> **Directions for this task**: The lines below must be transcribed exactly as given, with the images removed.

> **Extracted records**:
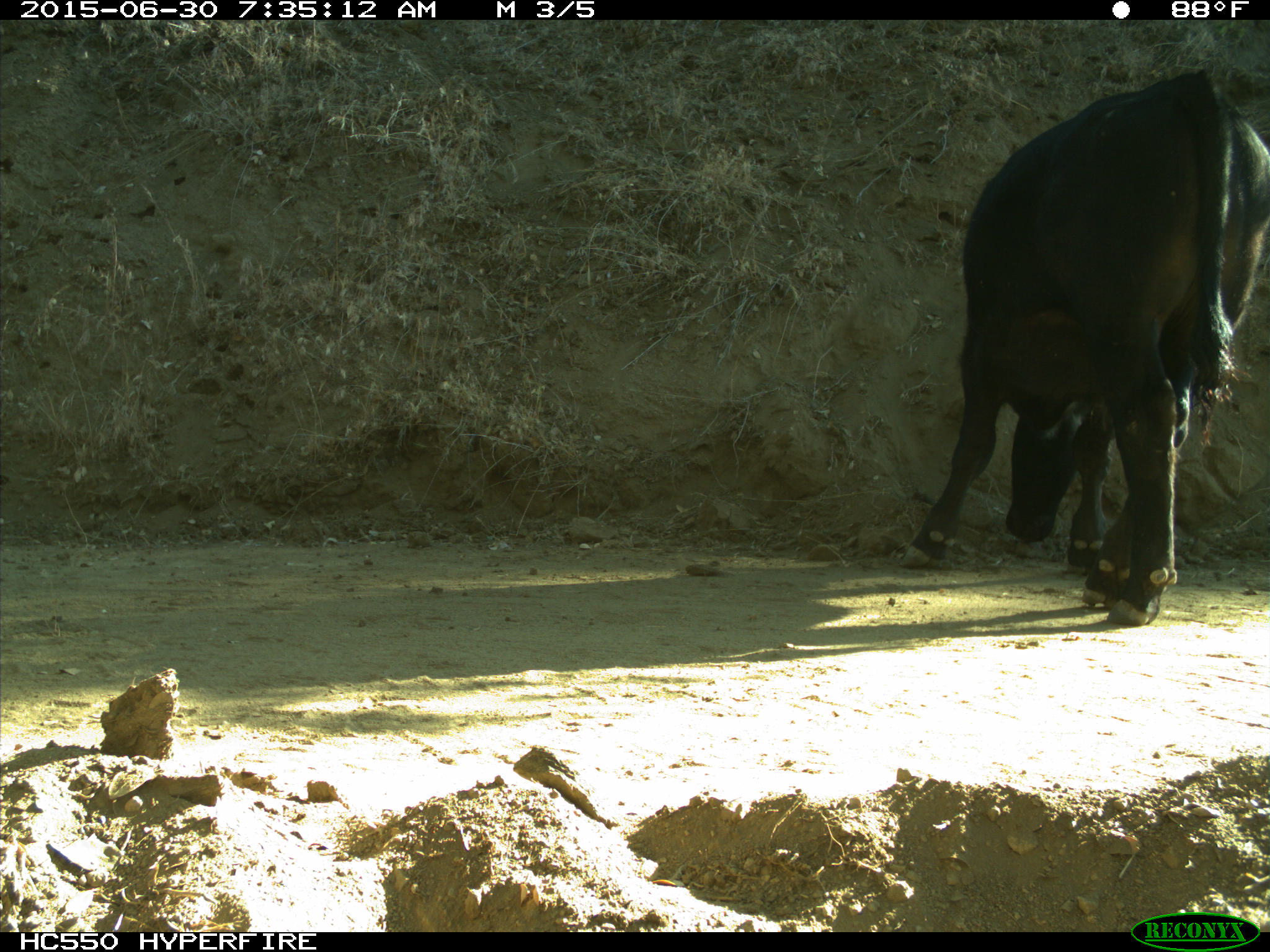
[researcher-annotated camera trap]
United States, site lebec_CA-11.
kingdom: Animalia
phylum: Chordata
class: Mammalia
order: Artiodactyla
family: Bovidae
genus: Bos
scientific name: Bos taurus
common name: domestic cow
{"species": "Bos taurus (domestic cow)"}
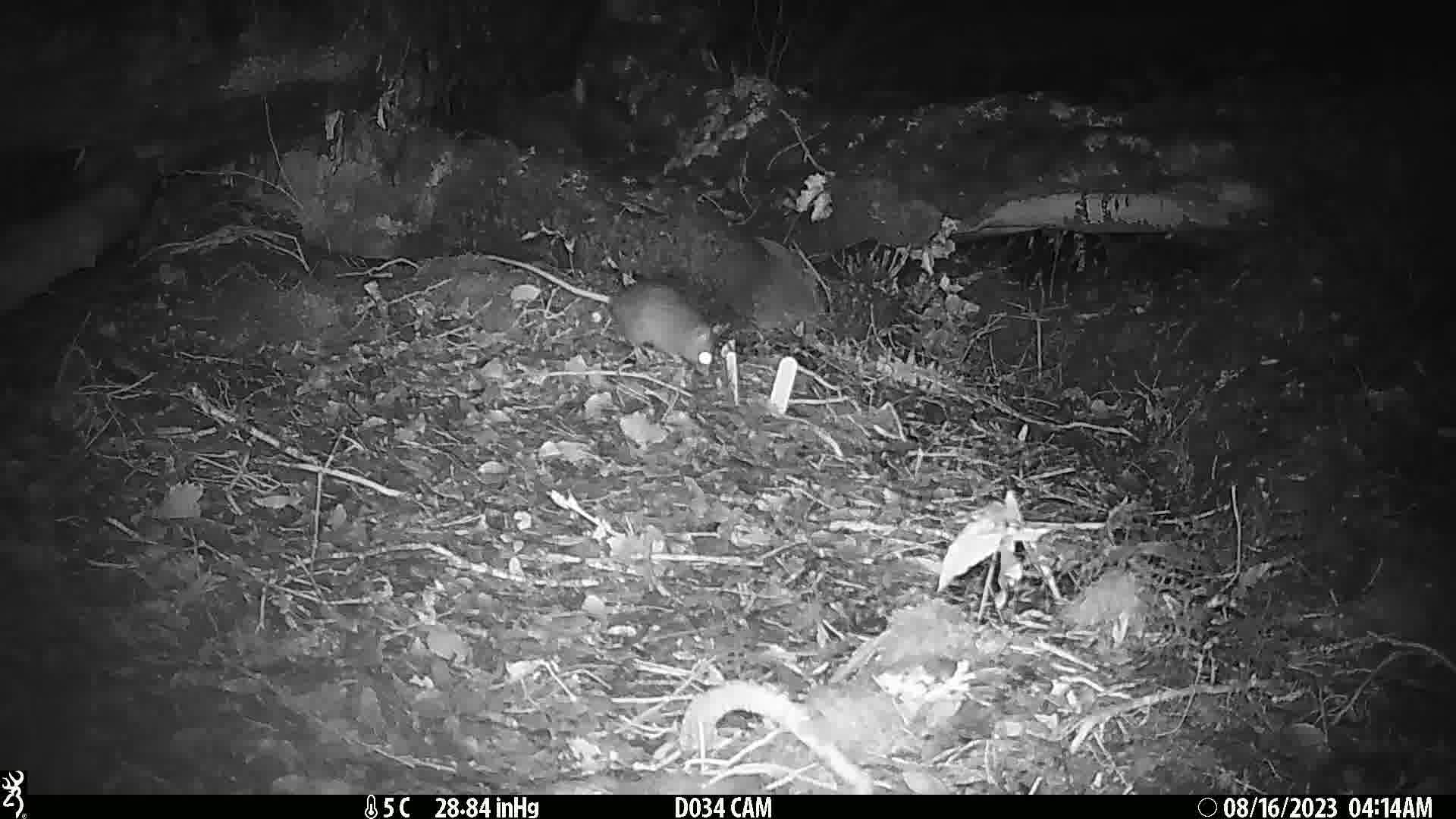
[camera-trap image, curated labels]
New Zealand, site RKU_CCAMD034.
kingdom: Animalia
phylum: Chordata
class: Mammalia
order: Rodentia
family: Muridae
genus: Rattus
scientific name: Rattus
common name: rat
Rat (Rattus).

> **Final answer**:
[researcher-annotated camera trap]
United States, site lebec_CA-11.
kingdom: Animalia
phylum: Chordata
class: Mammalia
order: Artiodactyla
family: Bovidae
genus: Bos
scientific name: Bos taurus
common name: domestic cow
{"species": "Bos taurus (domestic cow)"}
[camera-trap image, curated labels]
New Zealand, site RKU_CCAMD034.
kingdom: Animalia
phylum: Chordata
class: Mammalia
order: Rodentia
family: Muridae
genus: Rattus
scientific name: Rattus
common name: rat
Rat (Rattus).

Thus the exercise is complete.